----- Passage choisi -----
24 nov. 2014

Paroles de Formateur: Gregory Morata, CTR Ligue des Alpes

Gregory Morata, Conseiller technique régional (CTR) dans la Ligue des Alpes, m'a fait le plaisir de répondre à quelques questions sur le mode de fonctionnement d'un pôle et sur la formation des jeunes joueurs en général. C'est peut être la première fois qu'un CTR explique comment il travaille et je pense que beaucoup de personnes ont besoin d'en apprendre plus.

Gregory est un entraîneur/formateur de grande classe. Il m'a beaucoup appris quand je l'ai côtoyé à la Saint-charles de Charenton avec Jérôme Fournier. Nous discutions beaucoup de la formation des jeunes joueurs. Il est très ouvert et ne reste pas enfermé dans un mode de pensée unique. 
Bonne lecture à tous.



Stevy : Salut Grégory, peux-tu te présenter s’il te plaît ?

Grégory : J’ai 40 ans (né le 31 mars 1973 dans les Alpes)
Fils de basketteuse et de rugbyman, le sport à toujours été dans les discussions familiales.
----- Liste des données -----
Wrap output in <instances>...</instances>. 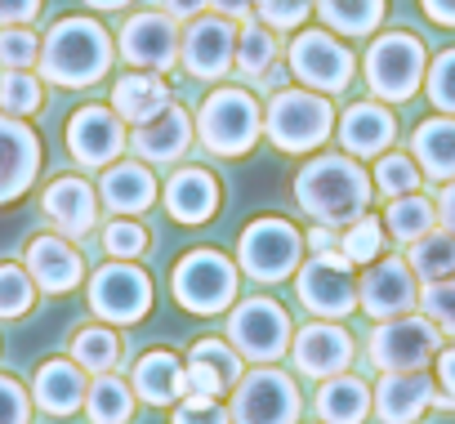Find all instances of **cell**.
Masks as SVG:
<instances>
[{
  "label": "cell",
  "mask_w": 455,
  "mask_h": 424,
  "mask_svg": "<svg viewBox=\"0 0 455 424\" xmlns=\"http://www.w3.org/2000/svg\"><path fill=\"white\" fill-rule=\"evenodd\" d=\"M32 63H41V36L28 28H0V68L28 72Z\"/></svg>",
  "instance_id": "43"
},
{
  "label": "cell",
  "mask_w": 455,
  "mask_h": 424,
  "mask_svg": "<svg viewBox=\"0 0 455 424\" xmlns=\"http://www.w3.org/2000/svg\"><path fill=\"white\" fill-rule=\"evenodd\" d=\"M36 304V282L23 264H0V322H14Z\"/></svg>",
  "instance_id": "41"
},
{
  "label": "cell",
  "mask_w": 455,
  "mask_h": 424,
  "mask_svg": "<svg viewBox=\"0 0 455 424\" xmlns=\"http://www.w3.org/2000/svg\"><path fill=\"white\" fill-rule=\"evenodd\" d=\"M313 10V0H255V14L268 32H295Z\"/></svg>",
  "instance_id": "47"
},
{
  "label": "cell",
  "mask_w": 455,
  "mask_h": 424,
  "mask_svg": "<svg viewBox=\"0 0 455 424\" xmlns=\"http://www.w3.org/2000/svg\"><path fill=\"white\" fill-rule=\"evenodd\" d=\"M397 139V116L379 103H353L339 116V143L348 156L366 161V156H384L388 143Z\"/></svg>",
  "instance_id": "26"
},
{
  "label": "cell",
  "mask_w": 455,
  "mask_h": 424,
  "mask_svg": "<svg viewBox=\"0 0 455 424\" xmlns=\"http://www.w3.org/2000/svg\"><path fill=\"white\" fill-rule=\"evenodd\" d=\"M45 0H0V28H28Z\"/></svg>",
  "instance_id": "51"
},
{
  "label": "cell",
  "mask_w": 455,
  "mask_h": 424,
  "mask_svg": "<svg viewBox=\"0 0 455 424\" xmlns=\"http://www.w3.org/2000/svg\"><path fill=\"white\" fill-rule=\"evenodd\" d=\"M85 393H90V380L85 371L72 362V357H50L36 366V380H32V402L45 411V415H76L85 406Z\"/></svg>",
  "instance_id": "24"
},
{
  "label": "cell",
  "mask_w": 455,
  "mask_h": 424,
  "mask_svg": "<svg viewBox=\"0 0 455 424\" xmlns=\"http://www.w3.org/2000/svg\"><path fill=\"white\" fill-rule=\"evenodd\" d=\"M45 108V90L32 72H0V112L32 116Z\"/></svg>",
  "instance_id": "40"
},
{
  "label": "cell",
  "mask_w": 455,
  "mask_h": 424,
  "mask_svg": "<svg viewBox=\"0 0 455 424\" xmlns=\"http://www.w3.org/2000/svg\"><path fill=\"white\" fill-rule=\"evenodd\" d=\"M72 362L85 371V375H108L116 371L121 362V340L108 322H94V326H81L72 335Z\"/></svg>",
  "instance_id": "35"
},
{
  "label": "cell",
  "mask_w": 455,
  "mask_h": 424,
  "mask_svg": "<svg viewBox=\"0 0 455 424\" xmlns=\"http://www.w3.org/2000/svg\"><path fill=\"white\" fill-rule=\"evenodd\" d=\"M121 54L139 72H170L179 63V23L165 10L130 14L121 28Z\"/></svg>",
  "instance_id": "17"
},
{
  "label": "cell",
  "mask_w": 455,
  "mask_h": 424,
  "mask_svg": "<svg viewBox=\"0 0 455 424\" xmlns=\"http://www.w3.org/2000/svg\"><path fill=\"white\" fill-rule=\"evenodd\" d=\"M424 85H428V103L446 116H455V50L437 54L433 68L424 72Z\"/></svg>",
  "instance_id": "46"
},
{
  "label": "cell",
  "mask_w": 455,
  "mask_h": 424,
  "mask_svg": "<svg viewBox=\"0 0 455 424\" xmlns=\"http://www.w3.org/2000/svg\"><path fill=\"white\" fill-rule=\"evenodd\" d=\"M419 308H424V317H428L442 335H455V277L428 282V286L419 291Z\"/></svg>",
  "instance_id": "45"
},
{
  "label": "cell",
  "mask_w": 455,
  "mask_h": 424,
  "mask_svg": "<svg viewBox=\"0 0 455 424\" xmlns=\"http://www.w3.org/2000/svg\"><path fill=\"white\" fill-rule=\"evenodd\" d=\"M406 264H411V273L428 286V282H446V277H455V233H424L419 242H411V251H406Z\"/></svg>",
  "instance_id": "36"
},
{
  "label": "cell",
  "mask_w": 455,
  "mask_h": 424,
  "mask_svg": "<svg viewBox=\"0 0 455 424\" xmlns=\"http://www.w3.org/2000/svg\"><path fill=\"white\" fill-rule=\"evenodd\" d=\"M442 348V331L424 317V313H402L388 322H375V331L366 335V357L371 366L384 371H424Z\"/></svg>",
  "instance_id": "10"
},
{
  "label": "cell",
  "mask_w": 455,
  "mask_h": 424,
  "mask_svg": "<svg viewBox=\"0 0 455 424\" xmlns=\"http://www.w3.org/2000/svg\"><path fill=\"white\" fill-rule=\"evenodd\" d=\"M304 251H313V255H335V251H339V233L326 228V224H317V228L304 237Z\"/></svg>",
  "instance_id": "52"
},
{
  "label": "cell",
  "mask_w": 455,
  "mask_h": 424,
  "mask_svg": "<svg viewBox=\"0 0 455 424\" xmlns=\"http://www.w3.org/2000/svg\"><path fill=\"white\" fill-rule=\"evenodd\" d=\"M165 210L174 224H205L214 210H219V179L201 165H183L165 179Z\"/></svg>",
  "instance_id": "23"
},
{
  "label": "cell",
  "mask_w": 455,
  "mask_h": 424,
  "mask_svg": "<svg viewBox=\"0 0 455 424\" xmlns=\"http://www.w3.org/2000/svg\"><path fill=\"white\" fill-rule=\"evenodd\" d=\"M85 5H90V10H103V14H112V10H125L130 0H85Z\"/></svg>",
  "instance_id": "57"
},
{
  "label": "cell",
  "mask_w": 455,
  "mask_h": 424,
  "mask_svg": "<svg viewBox=\"0 0 455 424\" xmlns=\"http://www.w3.org/2000/svg\"><path fill=\"white\" fill-rule=\"evenodd\" d=\"M41 210H45V220H50L68 242H81V237H90L94 224H99V188H90V183L76 179V174H63V179H54V183L45 188Z\"/></svg>",
  "instance_id": "20"
},
{
  "label": "cell",
  "mask_w": 455,
  "mask_h": 424,
  "mask_svg": "<svg viewBox=\"0 0 455 424\" xmlns=\"http://www.w3.org/2000/svg\"><path fill=\"white\" fill-rule=\"evenodd\" d=\"M313 5L335 36H371L384 19V0H313Z\"/></svg>",
  "instance_id": "33"
},
{
  "label": "cell",
  "mask_w": 455,
  "mask_h": 424,
  "mask_svg": "<svg viewBox=\"0 0 455 424\" xmlns=\"http://www.w3.org/2000/svg\"><path fill=\"white\" fill-rule=\"evenodd\" d=\"M424 72H428V54H424L419 36H411V32L375 36L366 50V85L384 103L415 99V90L424 85Z\"/></svg>",
  "instance_id": "9"
},
{
  "label": "cell",
  "mask_w": 455,
  "mask_h": 424,
  "mask_svg": "<svg viewBox=\"0 0 455 424\" xmlns=\"http://www.w3.org/2000/svg\"><path fill=\"white\" fill-rule=\"evenodd\" d=\"M85 300H90V313L108 326H134L152 313V277L130 264V260H112L103 264L90 286H85Z\"/></svg>",
  "instance_id": "11"
},
{
  "label": "cell",
  "mask_w": 455,
  "mask_h": 424,
  "mask_svg": "<svg viewBox=\"0 0 455 424\" xmlns=\"http://www.w3.org/2000/svg\"><path fill=\"white\" fill-rule=\"evenodd\" d=\"M81 411L90 415V424H130V415H134V388L125 380H116V371L94 375Z\"/></svg>",
  "instance_id": "34"
},
{
  "label": "cell",
  "mask_w": 455,
  "mask_h": 424,
  "mask_svg": "<svg viewBox=\"0 0 455 424\" xmlns=\"http://www.w3.org/2000/svg\"><path fill=\"white\" fill-rule=\"evenodd\" d=\"M291 72L299 76L304 90L339 94L353 81V50L339 36H331L322 28H308L291 41Z\"/></svg>",
  "instance_id": "13"
},
{
  "label": "cell",
  "mask_w": 455,
  "mask_h": 424,
  "mask_svg": "<svg viewBox=\"0 0 455 424\" xmlns=\"http://www.w3.org/2000/svg\"><path fill=\"white\" fill-rule=\"evenodd\" d=\"M357 304L366 317L375 322H388V317H402L419 304V277L411 273L406 260L397 255H379L375 264H366V277L357 282Z\"/></svg>",
  "instance_id": "16"
},
{
  "label": "cell",
  "mask_w": 455,
  "mask_h": 424,
  "mask_svg": "<svg viewBox=\"0 0 455 424\" xmlns=\"http://www.w3.org/2000/svg\"><path fill=\"white\" fill-rule=\"evenodd\" d=\"M23 260H28L23 268L32 273V282H36L41 291H50V295H68V291H76L81 277H85V260H81V251H76L63 233L32 237L28 251H23Z\"/></svg>",
  "instance_id": "21"
},
{
  "label": "cell",
  "mask_w": 455,
  "mask_h": 424,
  "mask_svg": "<svg viewBox=\"0 0 455 424\" xmlns=\"http://www.w3.org/2000/svg\"><path fill=\"white\" fill-rule=\"evenodd\" d=\"M188 143H192V121H188V112H183L179 103H170L161 116L134 125V134H130L134 156L148 161V165H170V161H179V156L188 152Z\"/></svg>",
  "instance_id": "25"
},
{
  "label": "cell",
  "mask_w": 455,
  "mask_h": 424,
  "mask_svg": "<svg viewBox=\"0 0 455 424\" xmlns=\"http://www.w3.org/2000/svg\"><path fill=\"white\" fill-rule=\"evenodd\" d=\"M99 201L112 215H143L156 201V179H152L148 161H112L99 179Z\"/></svg>",
  "instance_id": "27"
},
{
  "label": "cell",
  "mask_w": 455,
  "mask_h": 424,
  "mask_svg": "<svg viewBox=\"0 0 455 424\" xmlns=\"http://www.w3.org/2000/svg\"><path fill=\"white\" fill-rule=\"evenodd\" d=\"M433 228H437V205L428 196H419V192L393 196L388 210H384V233H393V242H402V246L419 242Z\"/></svg>",
  "instance_id": "32"
},
{
  "label": "cell",
  "mask_w": 455,
  "mask_h": 424,
  "mask_svg": "<svg viewBox=\"0 0 455 424\" xmlns=\"http://www.w3.org/2000/svg\"><path fill=\"white\" fill-rule=\"evenodd\" d=\"M259 130H264V108L242 85H219L196 108V134H201V143L214 156H242V152H251L259 143Z\"/></svg>",
  "instance_id": "3"
},
{
  "label": "cell",
  "mask_w": 455,
  "mask_h": 424,
  "mask_svg": "<svg viewBox=\"0 0 455 424\" xmlns=\"http://www.w3.org/2000/svg\"><path fill=\"white\" fill-rule=\"evenodd\" d=\"M148 228L143 224H134L130 215H121V220H112L108 228H103V251L112 255V260H139L143 251H148Z\"/></svg>",
  "instance_id": "44"
},
{
  "label": "cell",
  "mask_w": 455,
  "mask_h": 424,
  "mask_svg": "<svg viewBox=\"0 0 455 424\" xmlns=\"http://www.w3.org/2000/svg\"><path fill=\"white\" fill-rule=\"evenodd\" d=\"M433 366H437V380H433V406H446V411H455V348H437V357H433Z\"/></svg>",
  "instance_id": "50"
},
{
  "label": "cell",
  "mask_w": 455,
  "mask_h": 424,
  "mask_svg": "<svg viewBox=\"0 0 455 424\" xmlns=\"http://www.w3.org/2000/svg\"><path fill=\"white\" fill-rule=\"evenodd\" d=\"M273 63H277V36H273L264 23H246V28H237V59H233L237 76H246V81H264V76L273 72Z\"/></svg>",
  "instance_id": "37"
},
{
  "label": "cell",
  "mask_w": 455,
  "mask_h": 424,
  "mask_svg": "<svg viewBox=\"0 0 455 424\" xmlns=\"http://www.w3.org/2000/svg\"><path fill=\"white\" fill-rule=\"evenodd\" d=\"M437 224L446 228V233H455V179H446L442 183V192H437Z\"/></svg>",
  "instance_id": "53"
},
{
  "label": "cell",
  "mask_w": 455,
  "mask_h": 424,
  "mask_svg": "<svg viewBox=\"0 0 455 424\" xmlns=\"http://www.w3.org/2000/svg\"><path fill=\"white\" fill-rule=\"evenodd\" d=\"M183 362H196V366L214 371V375L228 384V393H233V384H237V380H242V371H246V366H242L246 357H242L233 344H228V340H214V335H201V340L188 348V357H183Z\"/></svg>",
  "instance_id": "38"
},
{
  "label": "cell",
  "mask_w": 455,
  "mask_h": 424,
  "mask_svg": "<svg viewBox=\"0 0 455 424\" xmlns=\"http://www.w3.org/2000/svg\"><path fill=\"white\" fill-rule=\"evenodd\" d=\"M161 5H165V14H170L174 23H192V19L205 14L210 0H161Z\"/></svg>",
  "instance_id": "54"
},
{
  "label": "cell",
  "mask_w": 455,
  "mask_h": 424,
  "mask_svg": "<svg viewBox=\"0 0 455 424\" xmlns=\"http://www.w3.org/2000/svg\"><path fill=\"white\" fill-rule=\"evenodd\" d=\"M210 10L219 19H233V23H251V10H255V0H210Z\"/></svg>",
  "instance_id": "55"
},
{
  "label": "cell",
  "mask_w": 455,
  "mask_h": 424,
  "mask_svg": "<svg viewBox=\"0 0 455 424\" xmlns=\"http://www.w3.org/2000/svg\"><path fill=\"white\" fill-rule=\"evenodd\" d=\"M264 130L282 152L299 156L331 139L335 112H331L326 94H317V90H277L264 108Z\"/></svg>",
  "instance_id": "6"
},
{
  "label": "cell",
  "mask_w": 455,
  "mask_h": 424,
  "mask_svg": "<svg viewBox=\"0 0 455 424\" xmlns=\"http://www.w3.org/2000/svg\"><path fill=\"white\" fill-rule=\"evenodd\" d=\"M317 424H322V420H317Z\"/></svg>",
  "instance_id": "58"
},
{
  "label": "cell",
  "mask_w": 455,
  "mask_h": 424,
  "mask_svg": "<svg viewBox=\"0 0 455 424\" xmlns=\"http://www.w3.org/2000/svg\"><path fill=\"white\" fill-rule=\"evenodd\" d=\"M419 10H424L437 28H455V0H419Z\"/></svg>",
  "instance_id": "56"
},
{
  "label": "cell",
  "mask_w": 455,
  "mask_h": 424,
  "mask_svg": "<svg viewBox=\"0 0 455 424\" xmlns=\"http://www.w3.org/2000/svg\"><path fill=\"white\" fill-rule=\"evenodd\" d=\"M433 380L424 371H384L379 384L371 388V411L379 424H415L433 406Z\"/></svg>",
  "instance_id": "22"
},
{
  "label": "cell",
  "mask_w": 455,
  "mask_h": 424,
  "mask_svg": "<svg viewBox=\"0 0 455 424\" xmlns=\"http://www.w3.org/2000/svg\"><path fill=\"white\" fill-rule=\"evenodd\" d=\"M170 108V85L156 72H125L112 85V112L125 125H143Z\"/></svg>",
  "instance_id": "29"
},
{
  "label": "cell",
  "mask_w": 455,
  "mask_h": 424,
  "mask_svg": "<svg viewBox=\"0 0 455 424\" xmlns=\"http://www.w3.org/2000/svg\"><path fill=\"white\" fill-rule=\"evenodd\" d=\"M304 264V233L282 220V215H264V220H251L242 228V242H237V268L259 282V286H277L286 277H295Z\"/></svg>",
  "instance_id": "4"
},
{
  "label": "cell",
  "mask_w": 455,
  "mask_h": 424,
  "mask_svg": "<svg viewBox=\"0 0 455 424\" xmlns=\"http://www.w3.org/2000/svg\"><path fill=\"white\" fill-rule=\"evenodd\" d=\"M313 406H317V420L322 424H362L371 415V384L357 380V375H348V371L344 375H331V380H322Z\"/></svg>",
  "instance_id": "31"
},
{
  "label": "cell",
  "mask_w": 455,
  "mask_h": 424,
  "mask_svg": "<svg viewBox=\"0 0 455 424\" xmlns=\"http://www.w3.org/2000/svg\"><path fill=\"white\" fill-rule=\"evenodd\" d=\"M411 156L424 179H455V116H428L411 134Z\"/></svg>",
  "instance_id": "30"
},
{
  "label": "cell",
  "mask_w": 455,
  "mask_h": 424,
  "mask_svg": "<svg viewBox=\"0 0 455 424\" xmlns=\"http://www.w3.org/2000/svg\"><path fill=\"white\" fill-rule=\"evenodd\" d=\"M304 397L295 375L277 371L273 362L242 371V380L233 384V402H228V415L233 424H299Z\"/></svg>",
  "instance_id": "7"
},
{
  "label": "cell",
  "mask_w": 455,
  "mask_h": 424,
  "mask_svg": "<svg viewBox=\"0 0 455 424\" xmlns=\"http://www.w3.org/2000/svg\"><path fill=\"white\" fill-rule=\"evenodd\" d=\"M295 291H299V304L322 322H339L357 308V273L339 251L335 255H313L308 264H299Z\"/></svg>",
  "instance_id": "12"
},
{
  "label": "cell",
  "mask_w": 455,
  "mask_h": 424,
  "mask_svg": "<svg viewBox=\"0 0 455 424\" xmlns=\"http://www.w3.org/2000/svg\"><path fill=\"white\" fill-rule=\"evenodd\" d=\"M371 192H375L371 174L348 152H322L295 174L299 210L313 224H326V228H344V224L362 220L371 205Z\"/></svg>",
  "instance_id": "1"
},
{
  "label": "cell",
  "mask_w": 455,
  "mask_h": 424,
  "mask_svg": "<svg viewBox=\"0 0 455 424\" xmlns=\"http://www.w3.org/2000/svg\"><path fill=\"white\" fill-rule=\"evenodd\" d=\"M116 45L94 19H59L41 36V76L59 90H85L112 72Z\"/></svg>",
  "instance_id": "2"
},
{
  "label": "cell",
  "mask_w": 455,
  "mask_h": 424,
  "mask_svg": "<svg viewBox=\"0 0 455 424\" xmlns=\"http://www.w3.org/2000/svg\"><path fill=\"white\" fill-rule=\"evenodd\" d=\"M0 424H32V393L14 375H0Z\"/></svg>",
  "instance_id": "49"
},
{
  "label": "cell",
  "mask_w": 455,
  "mask_h": 424,
  "mask_svg": "<svg viewBox=\"0 0 455 424\" xmlns=\"http://www.w3.org/2000/svg\"><path fill=\"white\" fill-rule=\"evenodd\" d=\"M419 165H415V156H406V152H384L379 156V165H375V188L393 201V196H406V192H419Z\"/></svg>",
  "instance_id": "42"
},
{
  "label": "cell",
  "mask_w": 455,
  "mask_h": 424,
  "mask_svg": "<svg viewBox=\"0 0 455 424\" xmlns=\"http://www.w3.org/2000/svg\"><path fill=\"white\" fill-rule=\"evenodd\" d=\"M130 388H134V397L148 402V406H170V402H179V397H183V362H179V353H170V348L143 353V357L134 362V371H130Z\"/></svg>",
  "instance_id": "28"
},
{
  "label": "cell",
  "mask_w": 455,
  "mask_h": 424,
  "mask_svg": "<svg viewBox=\"0 0 455 424\" xmlns=\"http://www.w3.org/2000/svg\"><path fill=\"white\" fill-rule=\"evenodd\" d=\"M291 340H295L291 313L268 295H251V300L228 308V344H233L242 357L259 362V366L286 357Z\"/></svg>",
  "instance_id": "8"
},
{
  "label": "cell",
  "mask_w": 455,
  "mask_h": 424,
  "mask_svg": "<svg viewBox=\"0 0 455 424\" xmlns=\"http://www.w3.org/2000/svg\"><path fill=\"white\" fill-rule=\"evenodd\" d=\"M170 291L174 300L196 313V317H214V313H228L237 304V264L219 255L214 246H196L188 251L174 273H170Z\"/></svg>",
  "instance_id": "5"
},
{
  "label": "cell",
  "mask_w": 455,
  "mask_h": 424,
  "mask_svg": "<svg viewBox=\"0 0 455 424\" xmlns=\"http://www.w3.org/2000/svg\"><path fill=\"white\" fill-rule=\"evenodd\" d=\"M41 170V139L23 116L0 112V205L19 201Z\"/></svg>",
  "instance_id": "19"
},
{
  "label": "cell",
  "mask_w": 455,
  "mask_h": 424,
  "mask_svg": "<svg viewBox=\"0 0 455 424\" xmlns=\"http://www.w3.org/2000/svg\"><path fill=\"white\" fill-rule=\"evenodd\" d=\"M179 59H183L188 76H196V81H223L228 72H233V59H237V23L233 19H219V14L192 19L188 32H183Z\"/></svg>",
  "instance_id": "15"
},
{
  "label": "cell",
  "mask_w": 455,
  "mask_h": 424,
  "mask_svg": "<svg viewBox=\"0 0 455 424\" xmlns=\"http://www.w3.org/2000/svg\"><path fill=\"white\" fill-rule=\"evenodd\" d=\"M339 255H344L348 264H375V260L384 255V224L371 220V215L344 224V228H339Z\"/></svg>",
  "instance_id": "39"
},
{
  "label": "cell",
  "mask_w": 455,
  "mask_h": 424,
  "mask_svg": "<svg viewBox=\"0 0 455 424\" xmlns=\"http://www.w3.org/2000/svg\"><path fill=\"white\" fill-rule=\"evenodd\" d=\"M170 424H233V415L219 397H179Z\"/></svg>",
  "instance_id": "48"
},
{
  "label": "cell",
  "mask_w": 455,
  "mask_h": 424,
  "mask_svg": "<svg viewBox=\"0 0 455 424\" xmlns=\"http://www.w3.org/2000/svg\"><path fill=\"white\" fill-rule=\"evenodd\" d=\"M353 353H357V344H353V335L339 326V322H308L304 331H295V340H291V362H295V371L299 375H308V380H331V375H344L348 366H353Z\"/></svg>",
  "instance_id": "18"
},
{
  "label": "cell",
  "mask_w": 455,
  "mask_h": 424,
  "mask_svg": "<svg viewBox=\"0 0 455 424\" xmlns=\"http://www.w3.org/2000/svg\"><path fill=\"white\" fill-rule=\"evenodd\" d=\"M125 148H130V130H125V121L108 103H85L81 112H72V121H68V152H72L76 165L108 170L112 161H121Z\"/></svg>",
  "instance_id": "14"
}]
</instances>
-----
## À réaliser
A) Relevez toutes les personnes désignées par leur nom dans l'entretien avec Gregory Morata.
B) D'après l'entretien avec Gregory Morata, à quelle date celui-ci est-il né ?
C) Reprenez l'entretien avec Gregory Morata à la suite de sa dernière phrase.

## Résultats de l'exercice
A) Gregory Morata, Jérôme Fournier, Stevy

B) Le 31 mars 1973.

C)
J’ai connu 3 clubs comme joueur :
A.B.C Domène (de 1981 à 1993), E.S Saint Martin d’Hères (de 1993 à 1995) et la Saint Charles de Charenton (de 1996 à 2002)…de pré-nationale à nationale 3.
C.E.R.H.N de la ligue des Alpes de 1987 à 1989 sous la direction de Jacques VERNEREY
Sélection régionale en 1988 et 1989, sélection de zone en 1989.
J’ai commencé le coaching à 18 ans, ma motivation était de rendre à mon club tout ce qu’il m’avait donné.
B.E.E.S 1er degré en 1995, B.E.E.S 2nd degré en 2001
Responsable technique et pédagogique à la Saint Charles de Charenton de 1998-2002.
Cadre Technique Fédéral à la ligue des Alpes de 2002 à 2005.
Conseiller Technique Régionale placé auprès de la ligue des Alpes depuis 2005.
Adjoint auprès des équipes de France féminines jeunes depuis 2009.

Stevy : Tu entraînes dans un pôle régional de basket-ball. Peux-tu nous expliquer ton rôle au sein de ce pôle et en tant que CTR ?

Grégory : Je suis le coordonnateur du pôle espoirs (pôle mixte sur le même site) sur le plan administratif et pédagogique. Je suis l’interlocuteur avec les différents partenaires du pôle espoirs tels que la Direction Régionale Jeunesse et Sport de Lyon, la Fédération Française de Basketball, l’établissement scolaire de Notre Dame des Victoires, le C.H.U de Grenoble, Tremplin Sport Formation (l’établissement d’accueil et d’hébergement) etc.
Je m’occupe plus particulièrement du secteur féminin avec mon fidèle collaborateur David TRUC-VALLET (C.T.F). Le secteur masculin est encadré par mon collègue CTR (Yann JULIEN) et entraîné par un des CTF de la ligue (Rémy POINAS).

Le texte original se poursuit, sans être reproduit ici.